Notes live in Obsidian on iCloud. A script on my laptop pushes the vault to the NUC over rsync and kicks off reindexing. The Docker container runs the full local stack: BGE-M3 embeds notes on CPU, ChromaDB stores the vectors on disk. When a question comes in through the Streamlit UI, the query gets embedded locally, ChromaDB retrieves the nearest chunks, and those chunks along with the question and the last 8 messages of conversation history go to AWS Bedrock for generation.

The Streamlit UI has a chat interface, a model selector, a mode toggle for standard vs agentic RAG (more on that later), and filters by arc, session, and tag. Citations in the response link back to the Quartz wiki. The whole thing runs inside Docker, and a later post will cover getting it accessible from outside the house without a static IP.

House of Knowledge UI

Does it work though?

The group’s first proper test question was: “Who is the most untrustworthy member of the party?”

This was asked as a joke. The system does not do jokes:

Based on the session notes, I cannot provide a clear, canon answer to this question. The notes contain numerous instances of characters expressing concern about individual party members’ trustworthiness, but these are specific to context and relationship rather than establishing a definitive ranking.

Jorund is concerned about Ultrin’s use of forbidden magic and whether he should be trusted with knowledge of Nihal (Session 37)

Ultrin himself has moments suggesting internal conflict — he experiences intrusive thoughts about lich spells (Session 38) and writes cryptic notes in his own hand that he doesn’t remember (Session 36)

Merric and Aust have concerns about Ultrin consulting “the forbidden book” during the ritual (Session 34)

If you’re asking which party member has demonstrated the most questionable judgment or alarming behaviour, Ultrin would be the strongest candidate based on his engagement with forbidden magic — but this reflects his methods more than inherent untrustworthiness.

No single chunk could have answered that. The system pulled evidence from four separate sessions, hedged where the notes didn’t support a definitive conclusion, and still arrived at a reasoned answer. The answer is also, as far as anyone at the table is concerned, correct. Ultrin does have some issues.

That’s what made the prototype worth rebuilding. Fixed-size chunking and a generation model doing double duty as an embedder would have struggled with that question: either retrieving the wrong chunks or not enough of them. Structure-aware chunking, a proper embedding model, and a capable generation model made the difference.

What’s next

This post lays the foundation: the hardware, the motivation, the data pipeline, and the core retrieval and generation setup. The rest of the series builds on this.

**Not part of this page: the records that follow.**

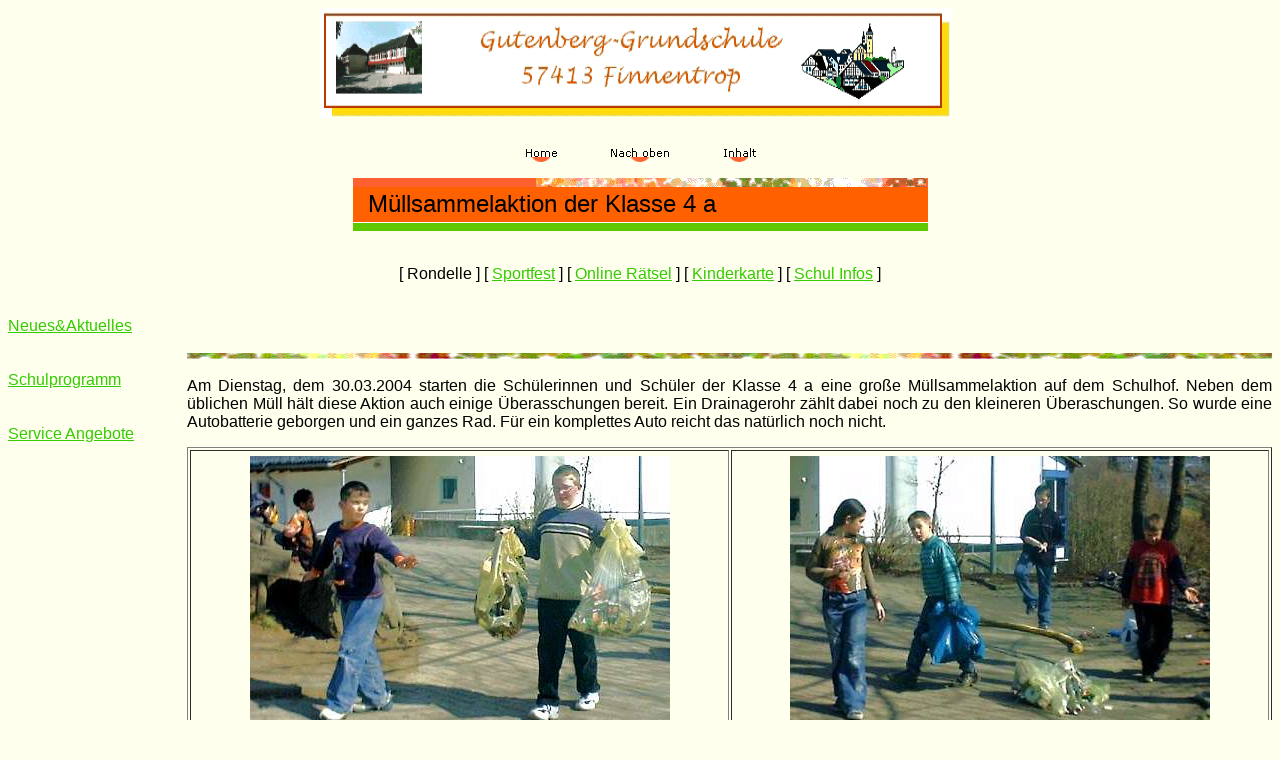

--- FILE ---
content_type: text/html
request_url: http://gutenberggs.de/schulprogramm/news08.htm
body_size: 1794
content:

<html>

<head>
<meta http-equiv="Content-Type" content="text/html; charset=windows-1252">
<meta http-equiv="Content-Language" content="de">
      <title>Theaterauff&uuml;hrung Altenheim</title>
<meta name="GENERATOR" content="Microsoft FrontPage 4.0">
<meta name="ProgId" content="FrontPage.Editor.Document">
<meta name="Microsoft Theme" content="citrus 000, default">
<meta name="Microsoft Border" content="tlb, default">
</head>

<body bgcolor="#FFFFEE" text="#000000" link="#33CC00" vlink="#FF6633" alink="#FFCC00"  >
<table border="0" cellpadding="0" cellspacing="0" width="100%"><tr><td><font face="Arial, Helvetica">


<p align="center"><img src="images/logo.gif"
alt="[Schullogo-Bild]" border="0" width="632" height="110">
&nbsp; </p>



<p align="center">
<a href="../index.htm"><img src="_derived/home_cmp_citrus000_gbtn.gif" width="95" height="20" border="0" alt="Home" align="middle"></a> <a href="news.htm"><img src="_derived/up_cmp_citrus000_gbtn.gif" width="95" height="20" border="0" alt="Nach oben" align="middle"></a> <a href="toc.htm"><img src="_derived/toc.htm_cmp_citrus000_gbtn.gif" width="95" height="20" border="0" alt="Inhalt" align="middle"></a>
</p>

<div align="center"><table border="0" cellspacing="0">
    <tr>  <td background="Images/Titel01.gif" width="573" height="9" border="0" alt=""></td>  </tr>
    <tr height="35">  <td bgcolor="#FF6000"><font size="+2">&nbsp;&nbsp;M&uuml;llsammelaktion der Klasse 4 a</font></td>  </tr>
    <tr> <td background="Images/Titel02.gif" width="573" height="9" border="0" alt=""> </td> </tr>
</table></div>

<!--Menue horizontal-->
<br>
<p align="center">
   <nobr>[&nbsp;Rondelle&nbsp;]</nobr>
   <nobr>[&nbsp;<a href="news02.htm">Sportfest</a>&nbsp;]</nobr>
   <nobr>[&nbsp;<a href="o_raten.htm">Online R&auml;tsel</a>&nbsp;]</nobr>
   <nobr>[&nbsp;<a href="news04.htm">Kinderkarte</a>&nbsp;]</nobr>
   <nobr>[&nbsp;<a href="news03.htm">Schul Infos</a>&nbsp;]</nobr>
</p>

<p>&nbsp;</p>
</font></td></tr></table>

<table border="0" cellpadding="0" cellspacing="0" width="100%"><tr><td valign="top" width="155"><font face="Arial, Helvetica">

<!--Menue vertikal-->
<p>
  <a href="news.htm">Neues&amp;Aktuelles</a><br><br><br>
  <a href="products.htm">Schulprogramm</a><br><br><br>
  <a href="services.htm">Service Angebote</a><br><br><br>
</p>

</font></td><td valign="top" width="24"></td>

<td valign="top"><font face="Arial, Helvetica">&nbsp;

<!--separator-->
<p align="center"><img src="_themes/citrus/citsepd.gif" width="100%" height="10"></p>


<p><p align="justify">Am Dienstag, dem 30.03.2004 starten die Sch&uuml;lerinnen und Sch&uuml;ler der Klasse 4 a eine gro&szlig;e M&uuml;llsammelaktion auf dem Schulhof. Neben dem &uuml;blichen M&uuml;ll h&auml;lt diese Aktion auch einige &Uuml;berasschungen bereit. Ein Drainagerohr z&auml;hlt dabei noch zu den kleineren &Uuml;beraschungen. So wurde eine Autobatterie geborgen und ein ganzes Rad. F&uuml;r ein komplettes Auto reicht das nat&uuml;rlich noch nicht.</p></p>
</font>
<table cellpadding="5" border="1" width="100%" bordercolordark="#FF6633" bordercolorlight="#FFCC00">
  <tr>
    <td width="50%"><font face="Arial, Helvetica">
      <p align="center"><img src="news08a.jpg" width="420" height="280" border="0" alt=""></p>
    </font></td>
    <td width="50%"><font face="Arial, Helvetica">
      <p align="center"><img src="news08b.jpg" width="420" height="280" border="0" alt=""></p>
    </font></td>
  </tr>
  <tr>
    <td width="50%"><font face="Arial, Helvetica">
      <p align="center">S&auml;ckeweise M&uuml;ll!</p>
    </font></td>
    <td width="50%"><font face="Arial, Helvetica">
      <p align="center">Nur nicht &uuml;ber das Drainagerohr stolpern!</p>
    </font></td>
  </tr>
</table><font face="Arial, Helvetica">
 <br>
</font><table cellpadding="5" border="1" width="100%" bordercolordark="#FF6633" bordercolorlight="#FFCC00">
  <tr>
    <td width="50%"><font face="Arial, Helvetica">
      <p align="center"><img src="news08c.jpg" width="420" height="280" border="0" alt=""></p>
    </font></td>
    <td width="50%"><font face="Arial, Helvetica">
      <p align="center"><img src="news08d.jpg" width="420" height="280" border="0" alt=""></p>
    </font></td>
  </tr>
  <tr>
    <td width="50%"><font face="Arial, Helvetica">
      <p align="center">So viel Arbeit war das!</p>
    </font></td>
    <td width="50%"><font face="Arial, Helvetica">
      <p align="center">Na klar, und so viel M&uuml;ll!</p>
    </font></td>
  </tr>
</table><font face="Arial, Helvetica">

</font><table cellpadding="5" border="1" width="100%" bordercolordark="#FF6633" bordercolorlight="#FFCC00">
  <tr>
    <td width="50%"><font face="Arial, Helvetica">
      <p align="center"><img src="news08e.jpg" width="630" height="420" border="0" alt=""></td>

  </tr>
  <tr>
    <td width="50%"><font face="Arial, Helvetica">
      <p align="center">Zum Abschluss ein Gruppenfoto.mit dem Ergebnis der Arbeit.</font></td>
  </tr>
</table>
<font face="Arial, Helvetica">&nbsp;



<!--separator-->
<p align="center"><img src="_themes/citrus/citsepd.gif" width="100%" height="10"></p>

</font></td></tr></table>

<table border="0" cellpadding="0" cellspacing="0" width="100%"><tr><td><font face="Arial, Helvetica">
<p>&nbsp;</p>

<p><nobr>[&nbsp;<a href="index.htm">Home</a>&nbsp;]</nobr> <nobr>[&nbsp;<a href="news.htm">Nach&nbsp;oben</a>&nbsp;]</nobr></p>


   <br><div align="center">[&nbsp;<a href="news.htm">Zur Seite "Neues und Aktuelles"</a>&nbsp;]</div>
   <br><div align="center">[&nbsp;<a href="../index.htm">Zur&uuml;ck zur Startseite</a>&nbsp;]</div><br>


       <!--STAND DATUM-->

       <h5><font face="Verdana, Arial, Helvetica" color="#FF6600">Stand: 30. M&auml;rz 2004</font></h5>

</font></td></tr></table>

</body>

</html>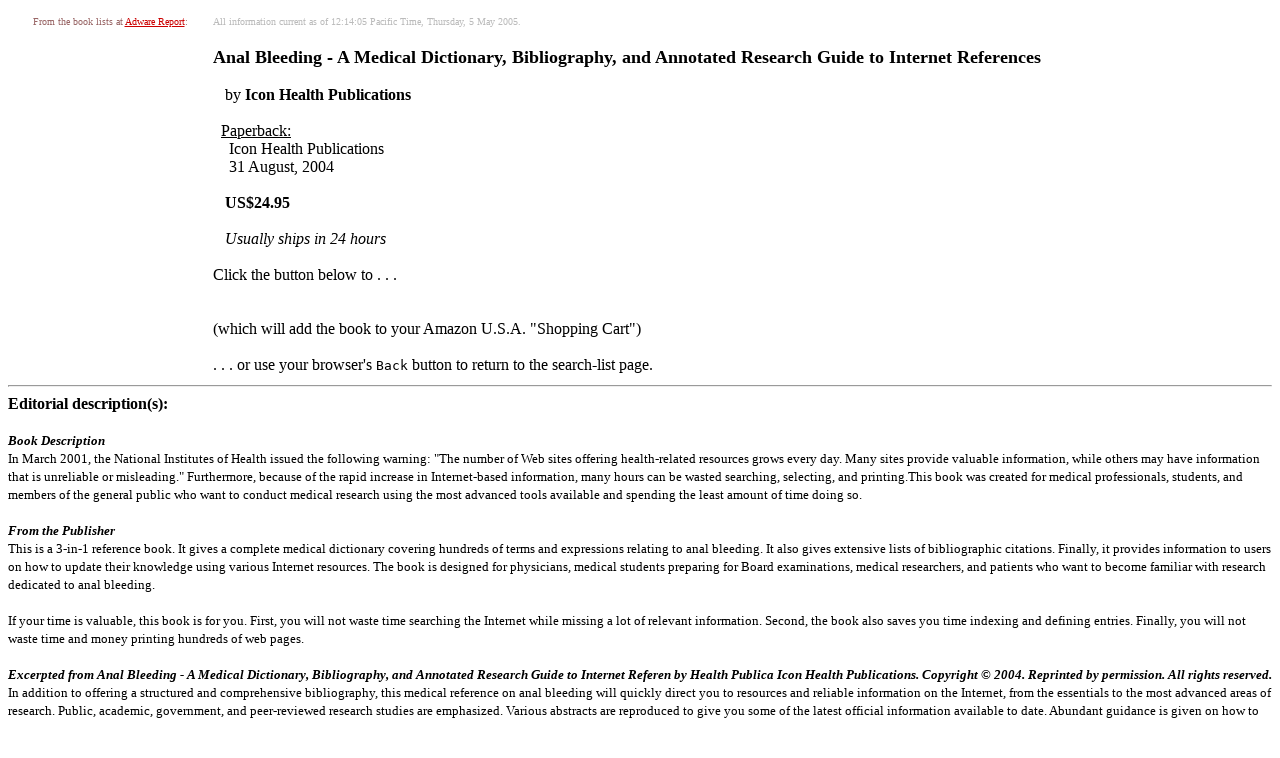

--- FILE ---
content_type: text/html; charset=utf-8
request_url: https://adwarereport.com/books-reviewed/049700061X.html
body_size: 2203
content:
<!DOCTYPE html>
<html>
<head>
  <title>Adware Report : Anal Bleeding - A Medical Dictionary, Bibliography, and Annotated Research Guide to Internet References: Amazon U.S.A.</title>
  <meta name="description" content="Adware Report books from Amazon U.S.A. particular-edition data for 'Anal Bleeding - A Medical Dictionary, Bibliography, and Annotated Research Guide to Internet References' by Icon Health Publications">
  <meta name="keywords" content="Adware,Anal Bleeding - A Medical Dictionary, Bibliography, and Annotated Research Guide to Internet References, Icon Health Publications, edition">
  <meta http-equiv="content-type" content="text/html; charset=utf-8">
</head>
<body bgcolor="#FFFFFF" text="#000000" link="#CC0000" vlink="#6666CC">
  <table border="0" width="100%">
    <tr>
      <td align="center" valign="top">
<font size="-2" color="#996666">From the book lists at <a href="/">Adware Report</a>:</font><br>
      <br>
</td>
      <td valign="top">
        <font size="-2" color="#BBBBBB">All information current as of 12:14:05 Pacific Time, Thursday, 5 May 2005.</font><br>
        <br>
        <b><font size="+1">Anal Bleeding - A Medical Dictionary, Bibliography, and Annotated Research Guide to Internet References</font></b><br>
        <br>
           by <b>Icon Health Publications</b><br>
        <br>
          <u>Paperback:</u><br>
            Icon Health Publications<br>
            31 August, 2004<br>
        <br>
           <b>US$24.95</b>     <br>
        <br>
           <i>Usually ships in 24 hours</i><br>
        <br>
        Click the button below to . . .<br>
        <br>
        <form method="post" action="">
                   
        </form>(which will add the book to your Amazon U.S.A. "Shopping Cart")<br>
        <br>
        . . . or use your browser's <tt>Back</tt> button to return to the search-list page.
      </td>
    </tr>
  </table>
  <hr>
  <b>Editorial description(s):</b><br>
  <br>
  <font size="-1"><a name="049700061x5000" id="049700061x5000"><span class="small"><b><i>Book Description</i></b></span><br>
  <span class="serif">In March 2001, the National Institutes of Health issued the following warning: "The number of Web sites offering health-related resources grows every day. Many sites provide valuable information, while others may have information that is unreliable or misleading." Furthermore, because of the rapid increase in Internet-based information, many hours can be wasted searching, selecting, and printing.This book was created for medical professionals, students, and members of the general public who want to conduct medical research using the most advanced tools available and spending the least amount of time doing so.</span></a><br>
  <br>
  <a name="049700061x4000" id="049700061x4000"><span class="small"><b><i>From the Publisher</i></b></span><br>
  <span class="serif">This is a 3-in-1 reference book. It gives a complete medical dictionary covering hundreds of terms and expressions relating to anal bleeding. It also gives extensive lists of bibliographic citations. Finally, it provides information to users on how to update their knowledge using various Internet resources. The book is designed for physicians, medical students preparing for Board examinations, medical researchers, and patients who want to become familiar with research dedicated to anal bleeding.<br>
  <br>
  If your time is valuable, this book is for you. First, you will not waste time searching the Internet while missing a lot of relevant information. Second, the book also saves you time indexing and defining entries. Finally, you will not waste time and money printing hundreds of web pages.</span></a><br>
  <br>
  <a name="049700061x2300" id="049700061x2300"><span class="small"><b><i>Excerpted from Anal Bleeding - A Medical Dictionary, Bibliography, and Annotated Research Guide to Internet Referen by Health Publica Icon Health Publications. Copyright © 2004. Reprinted by permission. All rights reserved.</i></b></span><br>
  <span class="serif">In addition to offering a structured and comprehensive bibliography, this medical reference on anal bleeding will quickly direct you to resources and reliable information on the Internet, from the essentials to the most advanced areas of research. Public, academic, government, and peer-reviewed research studies are emphasized. Various abstracts are reproduced to give you some of the latest official information available to date. Abundant guidance is given on how to obtain free-of-charge primary research results via the Internet. E-book and electronic versions of this book are fully interactive with the Internet. For readers unfamiliar with the Internet, detailed instructions are offered on how to access electronic resources. For readers unfamiliar with medical terminology, a comprehensive glossary is provided. For readers without access to Internet resources, a directory of medical libraries, that have or can locate references cited here, is given. We hope these resources will prove useful to the widest possible audience seeking information on anal bleeding.</span></a><br>
  <br></font><br>
  <b>Reader review(s):</b><br>
  <br>
  <font size="-1">(none available)<br>
  <br></font>
  <center>
    <hr>
    {end of page}<br>
    <br>
    <font size="-2">(Page code from the <b><a href="http://seo-toys.com/">SEO Tools, Toys, and Packages</a></b> site)</font>
  </center>
<script defer src="https://static.cloudflareinsights.com/beacon.min.js/vcd15cbe7772f49c399c6a5babf22c1241717689176015" integrity="sha512-ZpsOmlRQV6y907TI0dKBHq9Md29nnaEIPlkf84rnaERnq6zvWvPUqr2ft8M1aS28oN72PdrCzSjY4U6VaAw1EQ==" data-cf-beacon='{"version":"2024.11.0","token":"79970fa359a74f1ab8d5cf5f84aea04c","r":1,"server_timing":{"name":{"cfCacheStatus":true,"cfEdge":true,"cfExtPri":true,"cfL4":true,"cfOrigin":true,"cfSpeedBrain":true},"location_startswith":null}}' crossorigin="anonymous"></script>
</body>
</html>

Next up is the Bedrock Converse API: a closer look at the unified interface that makes multi-model setups straightforward, with code examples showing exactly how the call is structured and how conversation history works. After that: getting the system accessible from outside the house, automating publishing with Quartz, the Nova Lite vs Haiku 4.5 comparison on real campaign queries, and eventually agentic RAG.

The code is published here. Feel free to take a look.

Normal Door Opening is an ongoing D&D 5e campaign. The characters’ questionable actions are their own.